(ECNS) --Passengers on trains K396, Z180 and K1178 were finally rescued after being stranded at Luopoling Railway Station in Mentougou District, Beijing amid heavy rain for 105 hours.
On the morning of July 30, train K396 from the Inner Mongolia Autonomous Region was assumed to arrive at Beijing Fengtai Station in an hour, but was forced to stop at the Luopoling Station on the Fengtai-Shacheng line to avoid heavy rainfall.
Part of the Fengtai-Shacheng line collapsed and was temporarily closed. Except for K396, both trains Z180 and K1178, from Urumqi, Xinjiang Uyghur Autonomous Region, and Yinchuan, Ningxia HuiAutonomous Region, respectively, were ordered to stop temporarily. The local railway department conducted emergency repairs immediately.
However, with the holdup prolonged, food and water on the train were in short supply, as the chief conductor Yang Long had worried.
According to Zhao Yang, a train attendant, all food had been sold out after lunch at around 12:50 p.m. on July 30.
“When the instant noodles were sold out, we quickly started the emergency plan and sold supply materials, but they were all snapped up in the afternoon,” Zhao said.
More than 900 passengers on K396 quickly consumed all food reserves on the train, forcing the chief conductor to contact the Luopoling Station for help.
The Luopoling, a freight station, is not able to accommodate passengers or has ready-made food. Ma Ruixin, the stationmaster of the station, contacted stores in the nearby Luopoling community and sent the first batch of relief supplies to the train in heavy rain.
At 5 p.m. on July 30, train K396 had been stranded for more than four hours, with no supplies left and no break in the downpour.
Subsequent landslides meant Ma could not reach the train with the second batch of supplies.
Passengers who gathered in the dining carriage grew increasingly restless.
“They repeatedly asked the chief conductor why the train had stopped so long,” Zhao said.
“We worried that they would fight for food and water, which might lead to stampedes,” she said, adding that she had to stand on a chair to dissuade them due to her stature.
A video clip shot by passengers recording her standing on a chair rapidly spread online and got reposted by media outlets.
The elderly and children were first in line to have dinner amid limited supplies.
On July 31, there were only 20 kilograms of potatoes and a little rice left on the train, which meant that not everyone could have breakfast. Yang still insisted on distributing breakfast to the elderly and children first.

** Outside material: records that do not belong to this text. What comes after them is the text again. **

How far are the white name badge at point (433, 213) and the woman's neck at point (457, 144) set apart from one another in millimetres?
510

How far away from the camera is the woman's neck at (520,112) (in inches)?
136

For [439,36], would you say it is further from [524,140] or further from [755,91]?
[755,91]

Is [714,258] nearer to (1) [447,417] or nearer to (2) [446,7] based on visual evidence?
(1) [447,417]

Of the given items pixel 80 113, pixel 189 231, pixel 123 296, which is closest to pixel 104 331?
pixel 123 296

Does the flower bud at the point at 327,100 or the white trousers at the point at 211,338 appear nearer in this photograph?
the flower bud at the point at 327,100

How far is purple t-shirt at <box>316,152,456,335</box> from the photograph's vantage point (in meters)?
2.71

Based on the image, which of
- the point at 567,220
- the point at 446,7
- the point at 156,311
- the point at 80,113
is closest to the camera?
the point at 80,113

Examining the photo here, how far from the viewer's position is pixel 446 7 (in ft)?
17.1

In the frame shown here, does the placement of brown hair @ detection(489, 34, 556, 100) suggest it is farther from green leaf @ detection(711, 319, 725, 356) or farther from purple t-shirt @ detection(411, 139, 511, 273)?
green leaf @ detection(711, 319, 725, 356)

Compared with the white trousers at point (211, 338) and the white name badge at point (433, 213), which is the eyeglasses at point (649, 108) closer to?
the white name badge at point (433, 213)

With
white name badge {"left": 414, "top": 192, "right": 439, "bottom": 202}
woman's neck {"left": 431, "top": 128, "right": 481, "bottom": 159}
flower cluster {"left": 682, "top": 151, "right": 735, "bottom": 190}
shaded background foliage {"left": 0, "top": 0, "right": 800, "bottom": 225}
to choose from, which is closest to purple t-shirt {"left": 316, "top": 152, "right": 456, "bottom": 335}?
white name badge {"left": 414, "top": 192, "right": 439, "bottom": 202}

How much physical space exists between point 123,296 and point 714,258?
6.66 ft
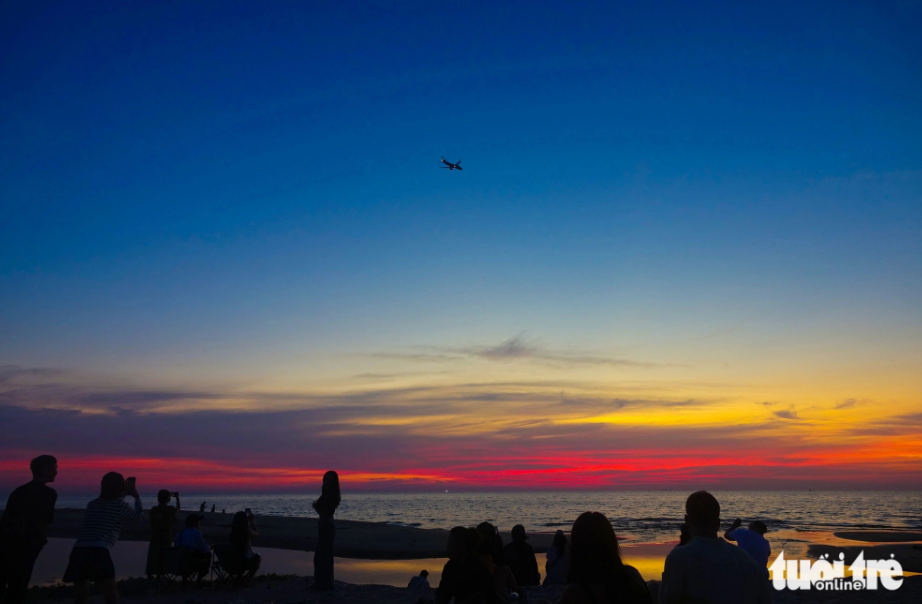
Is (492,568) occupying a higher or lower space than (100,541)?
lower

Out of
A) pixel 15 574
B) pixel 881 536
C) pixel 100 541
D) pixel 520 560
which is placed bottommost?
pixel 881 536

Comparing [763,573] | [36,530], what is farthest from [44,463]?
[763,573]

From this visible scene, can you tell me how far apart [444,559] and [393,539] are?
8145 millimetres

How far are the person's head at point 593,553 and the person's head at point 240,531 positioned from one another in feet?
30.5

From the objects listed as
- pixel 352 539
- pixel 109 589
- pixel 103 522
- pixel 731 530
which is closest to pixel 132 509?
pixel 103 522

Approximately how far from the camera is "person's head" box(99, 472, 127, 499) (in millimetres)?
7016

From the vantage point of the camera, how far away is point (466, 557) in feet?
20.0

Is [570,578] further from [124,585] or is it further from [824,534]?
[824,534]

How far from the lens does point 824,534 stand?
4134 cm

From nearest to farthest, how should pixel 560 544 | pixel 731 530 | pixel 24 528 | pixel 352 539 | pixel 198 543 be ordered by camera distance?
pixel 24 528 → pixel 198 543 → pixel 731 530 → pixel 560 544 → pixel 352 539

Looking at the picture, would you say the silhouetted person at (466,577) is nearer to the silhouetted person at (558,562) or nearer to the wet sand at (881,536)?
the silhouetted person at (558,562)

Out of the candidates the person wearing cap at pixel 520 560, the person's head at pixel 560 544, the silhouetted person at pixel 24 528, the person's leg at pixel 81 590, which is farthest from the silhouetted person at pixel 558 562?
the silhouetted person at pixel 24 528

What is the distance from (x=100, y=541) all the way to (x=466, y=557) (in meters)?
4.24

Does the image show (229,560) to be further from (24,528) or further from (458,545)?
(458,545)
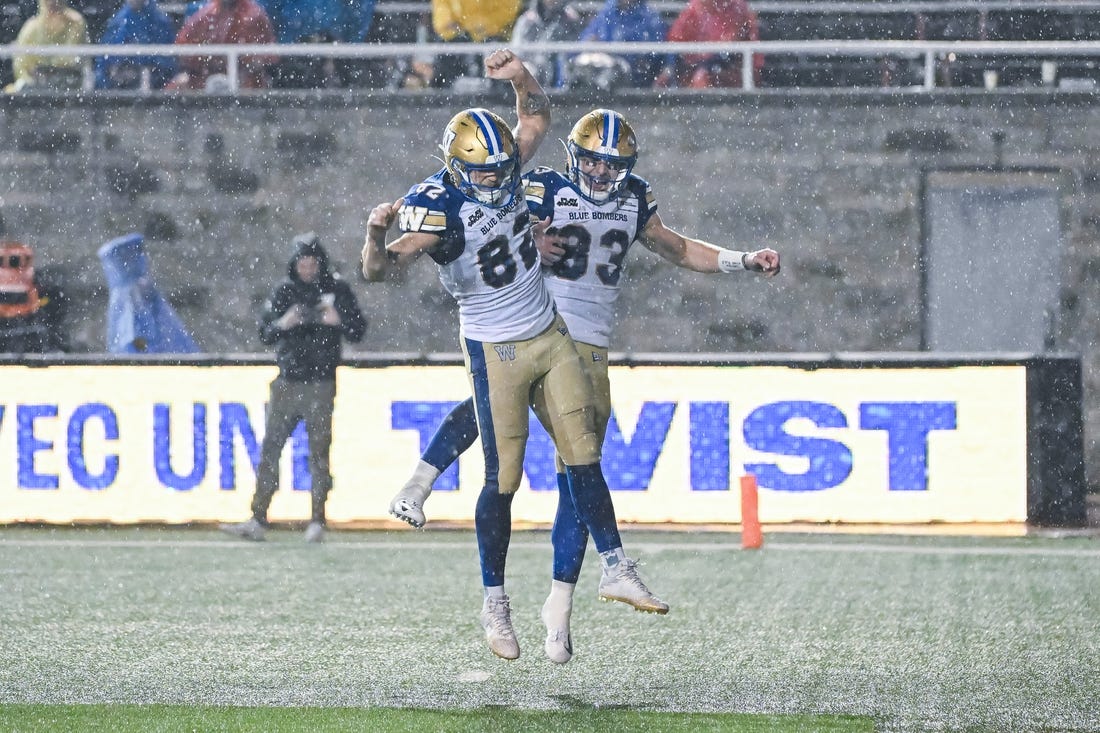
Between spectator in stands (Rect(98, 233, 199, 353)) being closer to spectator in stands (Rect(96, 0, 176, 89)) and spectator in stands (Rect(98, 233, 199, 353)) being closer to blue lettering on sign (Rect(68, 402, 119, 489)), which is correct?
spectator in stands (Rect(96, 0, 176, 89))

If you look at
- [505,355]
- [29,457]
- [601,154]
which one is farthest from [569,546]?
[29,457]

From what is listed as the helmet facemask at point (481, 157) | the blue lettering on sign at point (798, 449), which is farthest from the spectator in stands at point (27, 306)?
the helmet facemask at point (481, 157)

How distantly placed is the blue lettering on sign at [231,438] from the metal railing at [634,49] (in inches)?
152

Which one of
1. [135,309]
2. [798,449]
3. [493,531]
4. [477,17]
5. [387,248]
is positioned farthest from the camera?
[477,17]

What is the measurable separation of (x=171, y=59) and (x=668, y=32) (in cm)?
441

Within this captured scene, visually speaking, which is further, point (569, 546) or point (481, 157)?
point (569, 546)

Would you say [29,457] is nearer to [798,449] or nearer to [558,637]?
[798,449]

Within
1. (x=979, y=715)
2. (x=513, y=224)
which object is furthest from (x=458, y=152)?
(x=979, y=715)

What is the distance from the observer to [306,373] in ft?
37.4

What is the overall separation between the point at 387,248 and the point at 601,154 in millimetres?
964

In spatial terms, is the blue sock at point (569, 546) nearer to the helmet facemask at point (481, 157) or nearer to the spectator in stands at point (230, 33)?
the helmet facemask at point (481, 157)

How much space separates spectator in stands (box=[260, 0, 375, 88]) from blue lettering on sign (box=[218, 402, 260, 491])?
442 centimetres

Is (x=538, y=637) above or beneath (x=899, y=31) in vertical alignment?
beneath

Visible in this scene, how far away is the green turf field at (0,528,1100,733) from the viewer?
622cm
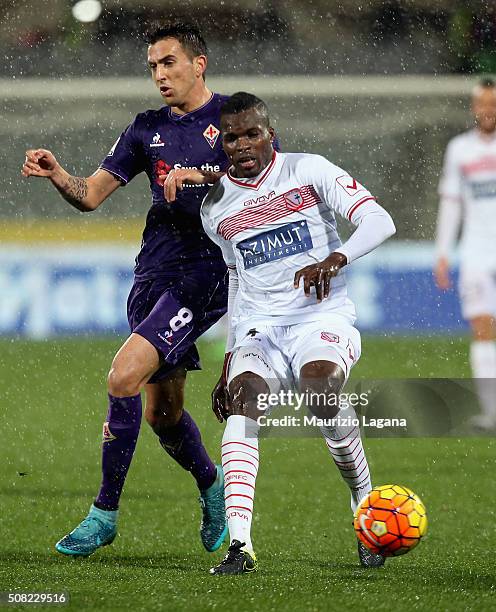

That morning, the train was informed the ruined section of the railway had been repaired and that services could resume. However, more serious landslides in some sections caused by flooding once again disrupted railway operations, with trains K396 and Z180 forced to stop again.
What's worse, trains K396, Z180, K1178 lost contract with the Luopoling Station, with over 2,800 passengers waiting anxiously.
Rescue teams made every effort to reach the stranded trains via road, railway or mountain route.
At the same time, the water level of Luopoling Reservoir next to the Luopoling Station exceeded the flood limit, forcing passengers on train K396 to be evacuated to the nearby Luopoling community.
However, the community comprises merely 100 households, while passenger numbers exceeded 900. Therefore, only the elderly and children were hosted indoors, and the rest, in the open square.
From noon to dark, more than 20 crew members remained in the rain to prepare for an emergency.
Despite the continuing rain, conditions were finally confirmed safe at 12:00 a.m. for passengers in the square to return to their carriages.
At 5 a.m. on August 1, rising floodwaters again forced passengers off the train.
Meanwhile, the rescue forces moved hardly. After about seven hours of trekking, they finally reached train K396 at 4 p.m. the same day.
“We saw hope when we spotted the rescue teams,” Zhao said.
Rescuers who arrived in advance cleared a rescue channel, and got through with the outside world by satellite phones. Then a batch of relief supplies from a 40-member rescue team arrived at the Luopoling Station.
In the afternoon of August 1, another rescue team reached the Anjiazhuang Station where the train Z180 was stranded.
That evening, 500 armed police officers and soldiers arrived at Luopoling Station with food, clothes and medicine. In the early morning of the next day, the first batch of more than 300 passengers of Train K396 began to descend the mountain escorted by rescue teams. At 8: 00 a.m., they finally arrived at the Fengtai Station safely.
On the morning of August 2, the first batch of passengers of train Z180 were transferred to a safe site temporarily. And the remaining stranded passengers of K396, Z180 and K1178 were then transferred in batches with the joint efforts of the government, railway departments, fire rescue, armed police officers and soldiers and more.
As of August 3 morning, all passengers trapped by heavy rain had been transferred to safety after being stranded for 105 hours.